Thankfully I got a couple of pointers from the nice folk over at https:/fosstodon.org and finally gave up and implemented it as intended, asynchronous.

This is what I ended up with:

import 'package:xml/xml.dart';
import 'dart:async';
import 'package:flutter/services.dart' show rootBundle;

//Loads language texts for buttons and menus
//Menu = Node of menus.xml e.g. btn1
//Language = Handle for Language e.g.
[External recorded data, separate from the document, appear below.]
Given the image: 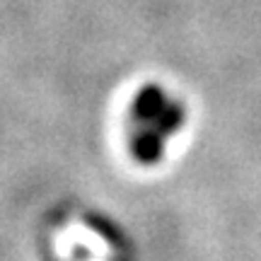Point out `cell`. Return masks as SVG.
<instances>
[{
	"mask_svg": "<svg viewBox=\"0 0 261 261\" xmlns=\"http://www.w3.org/2000/svg\"><path fill=\"white\" fill-rule=\"evenodd\" d=\"M169 104V99L165 97V92L160 90V85H145L130 107V114L138 123H152L160 119V114L165 112V107Z\"/></svg>",
	"mask_w": 261,
	"mask_h": 261,
	"instance_id": "1",
	"label": "cell"
},
{
	"mask_svg": "<svg viewBox=\"0 0 261 261\" xmlns=\"http://www.w3.org/2000/svg\"><path fill=\"white\" fill-rule=\"evenodd\" d=\"M130 150L138 162L143 165H152L162 158V150H165V136L152 126H143V128L133 136L130 140Z\"/></svg>",
	"mask_w": 261,
	"mask_h": 261,
	"instance_id": "2",
	"label": "cell"
}]
</instances>
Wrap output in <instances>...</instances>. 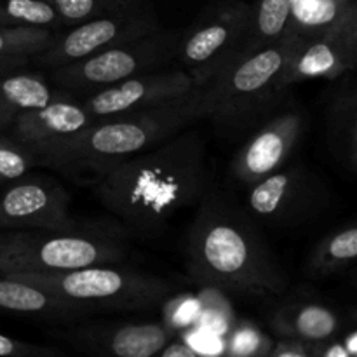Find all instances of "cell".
I'll return each mask as SVG.
<instances>
[{
	"label": "cell",
	"instance_id": "6da1fadb",
	"mask_svg": "<svg viewBox=\"0 0 357 357\" xmlns=\"http://www.w3.org/2000/svg\"><path fill=\"white\" fill-rule=\"evenodd\" d=\"M209 181L204 136L187 128L110 166L89 187L101 206L131 232L155 237L181 209L202 201L211 188Z\"/></svg>",
	"mask_w": 357,
	"mask_h": 357
},
{
	"label": "cell",
	"instance_id": "7a4b0ae2",
	"mask_svg": "<svg viewBox=\"0 0 357 357\" xmlns=\"http://www.w3.org/2000/svg\"><path fill=\"white\" fill-rule=\"evenodd\" d=\"M185 251L190 278L201 286L255 296H278L288 288L257 220L218 188H209L199 202Z\"/></svg>",
	"mask_w": 357,
	"mask_h": 357
},
{
	"label": "cell",
	"instance_id": "3957f363",
	"mask_svg": "<svg viewBox=\"0 0 357 357\" xmlns=\"http://www.w3.org/2000/svg\"><path fill=\"white\" fill-rule=\"evenodd\" d=\"M208 108L209 89L206 86L194 87L153 107L94 119L86 129L45 153L38 166L91 185L98 174L114 164L146 152L195 122L204 121Z\"/></svg>",
	"mask_w": 357,
	"mask_h": 357
},
{
	"label": "cell",
	"instance_id": "277c9868",
	"mask_svg": "<svg viewBox=\"0 0 357 357\" xmlns=\"http://www.w3.org/2000/svg\"><path fill=\"white\" fill-rule=\"evenodd\" d=\"M300 38L286 33L281 40L250 54H239L208 86L206 119L225 136H239L271 117L288 89L282 73Z\"/></svg>",
	"mask_w": 357,
	"mask_h": 357
},
{
	"label": "cell",
	"instance_id": "5b68a950",
	"mask_svg": "<svg viewBox=\"0 0 357 357\" xmlns=\"http://www.w3.org/2000/svg\"><path fill=\"white\" fill-rule=\"evenodd\" d=\"M124 241L100 227L0 232V274H59L91 265L121 264Z\"/></svg>",
	"mask_w": 357,
	"mask_h": 357
},
{
	"label": "cell",
	"instance_id": "8992f818",
	"mask_svg": "<svg viewBox=\"0 0 357 357\" xmlns=\"http://www.w3.org/2000/svg\"><path fill=\"white\" fill-rule=\"evenodd\" d=\"M56 293L84 314L100 310H143L160 305L174 286L159 275L121 264L91 265L59 274L17 275Z\"/></svg>",
	"mask_w": 357,
	"mask_h": 357
},
{
	"label": "cell",
	"instance_id": "52a82bcc",
	"mask_svg": "<svg viewBox=\"0 0 357 357\" xmlns=\"http://www.w3.org/2000/svg\"><path fill=\"white\" fill-rule=\"evenodd\" d=\"M181 33L183 28H160L135 40L103 49L80 61L47 70L45 77L58 89L82 98L129 77L173 66Z\"/></svg>",
	"mask_w": 357,
	"mask_h": 357
},
{
	"label": "cell",
	"instance_id": "ba28073f",
	"mask_svg": "<svg viewBox=\"0 0 357 357\" xmlns=\"http://www.w3.org/2000/svg\"><path fill=\"white\" fill-rule=\"evenodd\" d=\"M251 23V6L243 0H216L190 26L183 28L173 66L195 87H206L241 54Z\"/></svg>",
	"mask_w": 357,
	"mask_h": 357
},
{
	"label": "cell",
	"instance_id": "9c48e42d",
	"mask_svg": "<svg viewBox=\"0 0 357 357\" xmlns=\"http://www.w3.org/2000/svg\"><path fill=\"white\" fill-rule=\"evenodd\" d=\"M330 202L319 176L303 164H286L248 187L246 211L267 227L293 229L317 218Z\"/></svg>",
	"mask_w": 357,
	"mask_h": 357
},
{
	"label": "cell",
	"instance_id": "30bf717a",
	"mask_svg": "<svg viewBox=\"0 0 357 357\" xmlns=\"http://www.w3.org/2000/svg\"><path fill=\"white\" fill-rule=\"evenodd\" d=\"M157 30H160V24L150 6L94 17L54 35L47 49L30 58V65H37L45 70L58 68Z\"/></svg>",
	"mask_w": 357,
	"mask_h": 357
},
{
	"label": "cell",
	"instance_id": "8fae6325",
	"mask_svg": "<svg viewBox=\"0 0 357 357\" xmlns=\"http://www.w3.org/2000/svg\"><path fill=\"white\" fill-rule=\"evenodd\" d=\"M298 38V47L282 73L284 89L307 80H337L347 75L357 63L356 2L331 26Z\"/></svg>",
	"mask_w": 357,
	"mask_h": 357
},
{
	"label": "cell",
	"instance_id": "7c38bea8",
	"mask_svg": "<svg viewBox=\"0 0 357 357\" xmlns=\"http://www.w3.org/2000/svg\"><path fill=\"white\" fill-rule=\"evenodd\" d=\"M79 225L70 215V194L58 180L30 174L3 185L0 230H56Z\"/></svg>",
	"mask_w": 357,
	"mask_h": 357
},
{
	"label": "cell",
	"instance_id": "4fadbf2b",
	"mask_svg": "<svg viewBox=\"0 0 357 357\" xmlns=\"http://www.w3.org/2000/svg\"><path fill=\"white\" fill-rule=\"evenodd\" d=\"M305 114L298 107L272 114L232 159L230 174L234 180L250 187L284 167L305 132Z\"/></svg>",
	"mask_w": 357,
	"mask_h": 357
},
{
	"label": "cell",
	"instance_id": "5bb4252c",
	"mask_svg": "<svg viewBox=\"0 0 357 357\" xmlns=\"http://www.w3.org/2000/svg\"><path fill=\"white\" fill-rule=\"evenodd\" d=\"M194 87V82L183 70L167 66L101 87L82 96L80 101L91 117L101 119L164 103L188 93Z\"/></svg>",
	"mask_w": 357,
	"mask_h": 357
},
{
	"label": "cell",
	"instance_id": "9a60e30c",
	"mask_svg": "<svg viewBox=\"0 0 357 357\" xmlns=\"http://www.w3.org/2000/svg\"><path fill=\"white\" fill-rule=\"evenodd\" d=\"M80 98H66L45 107L17 114L7 126L6 132L30 149L40 162L45 153L77 135L93 122Z\"/></svg>",
	"mask_w": 357,
	"mask_h": 357
},
{
	"label": "cell",
	"instance_id": "2e32d148",
	"mask_svg": "<svg viewBox=\"0 0 357 357\" xmlns=\"http://www.w3.org/2000/svg\"><path fill=\"white\" fill-rule=\"evenodd\" d=\"M171 338L164 323L86 324L66 333L68 344L84 354L115 357H153Z\"/></svg>",
	"mask_w": 357,
	"mask_h": 357
},
{
	"label": "cell",
	"instance_id": "e0dca14e",
	"mask_svg": "<svg viewBox=\"0 0 357 357\" xmlns=\"http://www.w3.org/2000/svg\"><path fill=\"white\" fill-rule=\"evenodd\" d=\"M0 310L52 321H73L86 314L56 293L23 278L0 274Z\"/></svg>",
	"mask_w": 357,
	"mask_h": 357
},
{
	"label": "cell",
	"instance_id": "ac0fdd59",
	"mask_svg": "<svg viewBox=\"0 0 357 357\" xmlns=\"http://www.w3.org/2000/svg\"><path fill=\"white\" fill-rule=\"evenodd\" d=\"M326 138L338 164L354 174L357 167V93L352 77L331 91L326 108Z\"/></svg>",
	"mask_w": 357,
	"mask_h": 357
},
{
	"label": "cell",
	"instance_id": "d6986e66",
	"mask_svg": "<svg viewBox=\"0 0 357 357\" xmlns=\"http://www.w3.org/2000/svg\"><path fill=\"white\" fill-rule=\"evenodd\" d=\"M66 98H73V94L52 86L44 73L28 72V68L0 73V132L6 131L10 121L21 112Z\"/></svg>",
	"mask_w": 357,
	"mask_h": 357
},
{
	"label": "cell",
	"instance_id": "ffe728a7",
	"mask_svg": "<svg viewBox=\"0 0 357 357\" xmlns=\"http://www.w3.org/2000/svg\"><path fill=\"white\" fill-rule=\"evenodd\" d=\"M271 326L278 337L317 344L338 337L340 317L326 303L298 300L278 307L271 317Z\"/></svg>",
	"mask_w": 357,
	"mask_h": 357
},
{
	"label": "cell",
	"instance_id": "44dd1931",
	"mask_svg": "<svg viewBox=\"0 0 357 357\" xmlns=\"http://www.w3.org/2000/svg\"><path fill=\"white\" fill-rule=\"evenodd\" d=\"M289 0H257L251 6V23L241 54H250L275 44L289 26Z\"/></svg>",
	"mask_w": 357,
	"mask_h": 357
},
{
	"label": "cell",
	"instance_id": "7402d4cb",
	"mask_svg": "<svg viewBox=\"0 0 357 357\" xmlns=\"http://www.w3.org/2000/svg\"><path fill=\"white\" fill-rule=\"evenodd\" d=\"M357 257V227L354 223L328 234L317 243L307 261V272L312 278L337 274Z\"/></svg>",
	"mask_w": 357,
	"mask_h": 357
},
{
	"label": "cell",
	"instance_id": "603a6c76",
	"mask_svg": "<svg viewBox=\"0 0 357 357\" xmlns=\"http://www.w3.org/2000/svg\"><path fill=\"white\" fill-rule=\"evenodd\" d=\"M354 0H289V26L286 33L309 37L331 26Z\"/></svg>",
	"mask_w": 357,
	"mask_h": 357
},
{
	"label": "cell",
	"instance_id": "cb8c5ba5",
	"mask_svg": "<svg viewBox=\"0 0 357 357\" xmlns=\"http://www.w3.org/2000/svg\"><path fill=\"white\" fill-rule=\"evenodd\" d=\"M61 20L63 28L94 20V17L110 16L126 10L142 9L150 6L149 0H49Z\"/></svg>",
	"mask_w": 357,
	"mask_h": 357
},
{
	"label": "cell",
	"instance_id": "d4e9b609",
	"mask_svg": "<svg viewBox=\"0 0 357 357\" xmlns=\"http://www.w3.org/2000/svg\"><path fill=\"white\" fill-rule=\"evenodd\" d=\"M0 26L56 30L63 28V23L49 0H0Z\"/></svg>",
	"mask_w": 357,
	"mask_h": 357
},
{
	"label": "cell",
	"instance_id": "484cf974",
	"mask_svg": "<svg viewBox=\"0 0 357 357\" xmlns=\"http://www.w3.org/2000/svg\"><path fill=\"white\" fill-rule=\"evenodd\" d=\"M54 31L37 26H0V56L33 58L54 38Z\"/></svg>",
	"mask_w": 357,
	"mask_h": 357
},
{
	"label": "cell",
	"instance_id": "4316f807",
	"mask_svg": "<svg viewBox=\"0 0 357 357\" xmlns=\"http://www.w3.org/2000/svg\"><path fill=\"white\" fill-rule=\"evenodd\" d=\"M31 167H38L35 153L6 131L0 132V185L26 176Z\"/></svg>",
	"mask_w": 357,
	"mask_h": 357
},
{
	"label": "cell",
	"instance_id": "83f0119b",
	"mask_svg": "<svg viewBox=\"0 0 357 357\" xmlns=\"http://www.w3.org/2000/svg\"><path fill=\"white\" fill-rule=\"evenodd\" d=\"M63 356L58 349L40 347V345L28 344V342L16 340V338L0 335V357H52Z\"/></svg>",
	"mask_w": 357,
	"mask_h": 357
},
{
	"label": "cell",
	"instance_id": "f1b7e54d",
	"mask_svg": "<svg viewBox=\"0 0 357 357\" xmlns=\"http://www.w3.org/2000/svg\"><path fill=\"white\" fill-rule=\"evenodd\" d=\"M316 345L312 342L300 340V338L279 337L272 342L268 349V357H316Z\"/></svg>",
	"mask_w": 357,
	"mask_h": 357
},
{
	"label": "cell",
	"instance_id": "f546056e",
	"mask_svg": "<svg viewBox=\"0 0 357 357\" xmlns=\"http://www.w3.org/2000/svg\"><path fill=\"white\" fill-rule=\"evenodd\" d=\"M159 357H199L201 352L195 351L190 344L183 340H174L171 338L166 345L159 351Z\"/></svg>",
	"mask_w": 357,
	"mask_h": 357
},
{
	"label": "cell",
	"instance_id": "4dcf8cb0",
	"mask_svg": "<svg viewBox=\"0 0 357 357\" xmlns=\"http://www.w3.org/2000/svg\"><path fill=\"white\" fill-rule=\"evenodd\" d=\"M30 58H21V56H0V73L10 72L17 68H28Z\"/></svg>",
	"mask_w": 357,
	"mask_h": 357
}]
</instances>
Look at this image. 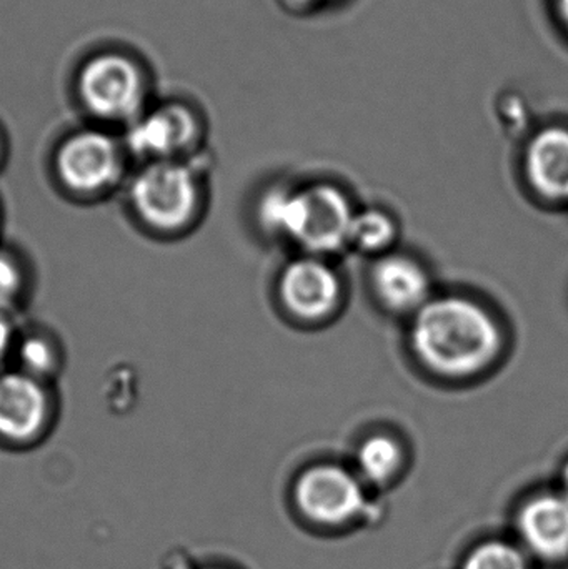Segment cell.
<instances>
[{
	"label": "cell",
	"instance_id": "1",
	"mask_svg": "<svg viewBox=\"0 0 568 569\" xmlns=\"http://www.w3.org/2000/svg\"><path fill=\"white\" fill-rule=\"evenodd\" d=\"M410 348L429 373L467 381L496 367L506 333L489 307L466 295H434L410 318Z\"/></svg>",
	"mask_w": 568,
	"mask_h": 569
},
{
	"label": "cell",
	"instance_id": "2",
	"mask_svg": "<svg viewBox=\"0 0 568 569\" xmlns=\"http://www.w3.org/2000/svg\"><path fill=\"white\" fill-rule=\"evenodd\" d=\"M122 192L137 229L162 242L196 232L209 209V176L202 157L137 163Z\"/></svg>",
	"mask_w": 568,
	"mask_h": 569
},
{
	"label": "cell",
	"instance_id": "3",
	"mask_svg": "<svg viewBox=\"0 0 568 569\" xmlns=\"http://www.w3.org/2000/svg\"><path fill=\"white\" fill-rule=\"evenodd\" d=\"M357 209L332 183L267 187L256 202V220L266 236L289 240L306 256L330 257L349 247Z\"/></svg>",
	"mask_w": 568,
	"mask_h": 569
},
{
	"label": "cell",
	"instance_id": "4",
	"mask_svg": "<svg viewBox=\"0 0 568 569\" xmlns=\"http://www.w3.org/2000/svg\"><path fill=\"white\" fill-rule=\"evenodd\" d=\"M132 169L122 133L93 123L67 132L50 156L57 190L79 203L102 202L123 190Z\"/></svg>",
	"mask_w": 568,
	"mask_h": 569
},
{
	"label": "cell",
	"instance_id": "5",
	"mask_svg": "<svg viewBox=\"0 0 568 569\" xmlns=\"http://www.w3.org/2000/svg\"><path fill=\"white\" fill-rule=\"evenodd\" d=\"M73 93L90 123L123 132L152 106V76L139 57L103 49L82 60Z\"/></svg>",
	"mask_w": 568,
	"mask_h": 569
},
{
	"label": "cell",
	"instance_id": "6",
	"mask_svg": "<svg viewBox=\"0 0 568 569\" xmlns=\"http://www.w3.org/2000/svg\"><path fill=\"white\" fill-rule=\"evenodd\" d=\"M133 166L202 157L207 120L196 103L182 99L156 102L123 130Z\"/></svg>",
	"mask_w": 568,
	"mask_h": 569
},
{
	"label": "cell",
	"instance_id": "7",
	"mask_svg": "<svg viewBox=\"0 0 568 569\" xmlns=\"http://www.w3.org/2000/svg\"><path fill=\"white\" fill-rule=\"evenodd\" d=\"M60 415L56 385L16 368L0 371V447L27 450L52 433Z\"/></svg>",
	"mask_w": 568,
	"mask_h": 569
},
{
	"label": "cell",
	"instance_id": "8",
	"mask_svg": "<svg viewBox=\"0 0 568 569\" xmlns=\"http://www.w3.org/2000/svg\"><path fill=\"white\" fill-rule=\"evenodd\" d=\"M277 297L282 310L293 320L320 325L339 313L346 291L342 277L330 259L300 253L280 272Z\"/></svg>",
	"mask_w": 568,
	"mask_h": 569
},
{
	"label": "cell",
	"instance_id": "9",
	"mask_svg": "<svg viewBox=\"0 0 568 569\" xmlns=\"http://www.w3.org/2000/svg\"><path fill=\"white\" fill-rule=\"evenodd\" d=\"M296 501L313 523L342 527L362 513L367 500L359 475L340 465L322 463L297 478Z\"/></svg>",
	"mask_w": 568,
	"mask_h": 569
},
{
	"label": "cell",
	"instance_id": "10",
	"mask_svg": "<svg viewBox=\"0 0 568 569\" xmlns=\"http://www.w3.org/2000/svg\"><path fill=\"white\" fill-rule=\"evenodd\" d=\"M369 283L377 303L397 317L412 318L436 295L426 266L397 250L373 259Z\"/></svg>",
	"mask_w": 568,
	"mask_h": 569
},
{
	"label": "cell",
	"instance_id": "11",
	"mask_svg": "<svg viewBox=\"0 0 568 569\" xmlns=\"http://www.w3.org/2000/svg\"><path fill=\"white\" fill-rule=\"evenodd\" d=\"M524 173L537 196L568 202V127H542L530 137L524 152Z\"/></svg>",
	"mask_w": 568,
	"mask_h": 569
},
{
	"label": "cell",
	"instance_id": "12",
	"mask_svg": "<svg viewBox=\"0 0 568 569\" xmlns=\"http://www.w3.org/2000/svg\"><path fill=\"white\" fill-rule=\"evenodd\" d=\"M519 535L536 557L547 561L568 558V498L540 495L520 510Z\"/></svg>",
	"mask_w": 568,
	"mask_h": 569
},
{
	"label": "cell",
	"instance_id": "13",
	"mask_svg": "<svg viewBox=\"0 0 568 569\" xmlns=\"http://www.w3.org/2000/svg\"><path fill=\"white\" fill-rule=\"evenodd\" d=\"M10 368L56 385L66 368V347L52 328L23 325L17 330Z\"/></svg>",
	"mask_w": 568,
	"mask_h": 569
},
{
	"label": "cell",
	"instance_id": "14",
	"mask_svg": "<svg viewBox=\"0 0 568 569\" xmlns=\"http://www.w3.org/2000/svg\"><path fill=\"white\" fill-rule=\"evenodd\" d=\"M356 465L360 480L383 487L399 477L406 465V450L392 435H370L357 448Z\"/></svg>",
	"mask_w": 568,
	"mask_h": 569
},
{
	"label": "cell",
	"instance_id": "15",
	"mask_svg": "<svg viewBox=\"0 0 568 569\" xmlns=\"http://www.w3.org/2000/svg\"><path fill=\"white\" fill-rule=\"evenodd\" d=\"M399 240V223L387 210L367 207L357 210L349 232V247L370 259L393 252Z\"/></svg>",
	"mask_w": 568,
	"mask_h": 569
},
{
	"label": "cell",
	"instance_id": "16",
	"mask_svg": "<svg viewBox=\"0 0 568 569\" xmlns=\"http://www.w3.org/2000/svg\"><path fill=\"white\" fill-rule=\"evenodd\" d=\"M30 288L32 276L23 257L0 243V315L16 318L29 300Z\"/></svg>",
	"mask_w": 568,
	"mask_h": 569
},
{
	"label": "cell",
	"instance_id": "17",
	"mask_svg": "<svg viewBox=\"0 0 568 569\" xmlns=\"http://www.w3.org/2000/svg\"><path fill=\"white\" fill-rule=\"evenodd\" d=\"M462 569H529L522 551L506 541H487L470 551Z\"/></svg>",
	"mask_w": 568,
	"mask_h": 569
},
{
	"label": "cell",
	"instance_id": "18",
	"mask_svg": "<svg viewBox=\"0 0 568 569\" xmlns=\"http://www.w3.org/2000/svg\"><path fill=\"white\" fill-rule=\"evenodd\" d=\"M346 0H279L280 7L290 16L310 17L326 10L336 9Z\"/></svg>",
	"mask_w": 568,
	"mask_h": 569
},
{
	"label": "cell",
	"instance_id": "19",
	"mask_svg": "<svg viewBox=\"0 0 568 569\" xmlns=\"http://www.w3.org/2000/svg\"><path fill=\"white\" fill-rule=\"evenodd\" d=\"M17 330H19V325H17L16 318L0 315V371L10 367Z\"/></svg>",
	"mask_w": 568,
	"mask_h": 569
},
{
	"label": "cell",
	"instance_id": "20",
	"mask_svg": "<svg viewBox=\"0 0 568 569\" xmlns=\"http://www.w3.org/2000/svg\"><path fill=\"white\" fill-rule=\"evenodd\" d=\"M554 13L568 36V0H552Z\"/></svg>",
	"mask_w": 568,
	"mask_h": 569
},
{
	"label": "cell",
	"instance_id": "21",
	"mask_svg": "<svg viewBox=\"0 0 568 569\" xmlns=\"http://www.w3.org/2000/svg\"><path fill=\"white\" fill-rule=\"evenodd\" d=\"M7 157H9V143H7L6 136H3L2 130H0V172H2L3 167H6Z\"/></svg>",
	"mask_w": 568,
	"mask_h": 569
},
{
	"label": "cell",
	"instance_id": "22",
	"mask_svg": "<svg viewBox=\"0 0 568 569\" xmlns=\"http://www.w3.org/2000/svg\"><path fill=\"white\" fill-rule=\"evenodd\" d=\"M562 495L568 498V461L562 471Z\"/></svg>",
	"mask_w": 568,
	"mask_h": 569
},
{
	"label": "cell",
	"instance_id": "23",
	"mask_svg": "<svg viewBox=\"0 0 568 569\" xmlns=\"http://www.w3.org/2000/svg\"><path fill=\"white\" fill-rule=\"evenodd\" d=\"M0 226H2V209H0Z\"/></svg>",
	"mask_w": 568,
	"mask_h": 569
},
{
	"label": "cell",
	"instance_id": "24",
	"mask_svg": "<svg viewBox=\"0 0 568 569\" xmlns=\"http://www.w3.org/2000/svg\"><path fill=\"white\" fill-rule=\"evenodd\" d=\"M206 569H222V568H206Z\"/></svg>",
	"mask_w": 568,
	"mask_h": 569
}]
</instances>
DE
Future<String> getMenuText(String menu, String language) async {
  String menutext = "Error Loading Element";
  String filename = "assets/menus.xml";

  var menus = "";

  menus = await loadAsset(filename);
  if (menus != "") {
    final document = XmlDocument.parse(menus);

    final docret = document
        .map((node) => node.findElements(language).single.text);
    menutext = docret.elementAt(0);
  return menutext;

//Loads complete content of asset text files 
Future<String> loadAsset(filename) async {
  return await rootBundle.loadString(filename);

I already hear you asking: “Wait, what the hell is a Future?”

Futures are something new to me as well, what this means, is in the future there will be a result of the datatype within the <> brackets, in this case as string.

Futures have two states, uncompleted and completed. Once the async function is completed you can access it.

Step six

Now I had to figure out how to call my function, you can’t simply call an async function from a sync function.

To do this, I changed the main function of the app to an asynchronous one:

Future<void> main() async {
  runApp(const MyApp());

That step allows me to call async functions from the main interface. So far so good, but where do I call it?

My solution was to put everything I needed in the already available class “class _MyHomePageState extends State<MyHomePage>”

class _MyHomePageState extends State<MyHomePage> {
  int _counter = 0;
  String _btn1 = ""; //String to display on button
  Future<void> _loadbtn1() async {
    final btn1text = await getMenuText("btn1", "DE");
    setState(() {
      _btn1 = btn1text;

 Widget build(BuildContext context) {

    _loadbtn1(); //Actual call to function
    return Scaffold(

And that was about it.

Today’s conclusion

Yes, that took me way longer than I expected, but given these are my first steps with flutter, that is more than okay.

I did not expect to dive head first into asynchronous programming on day one, but I am also glad I got it out of the way, I would have needed this later anyway.

All in all, I reached my goal, which is also great and I already have one of the functions done that will save me a lot of time later in the project.

The next step will be to give the user an option to choose the display language and save that choice to a file, load the choice on startup if the file exists.

I also want to take a look at error handling in flutter, wouldn’t want this to crash and freeze people to death, because they can’t turn off their air conditioning any more.

Anyway, didn’t go as planned, but was way less painful than anticipated, all well so far I guess.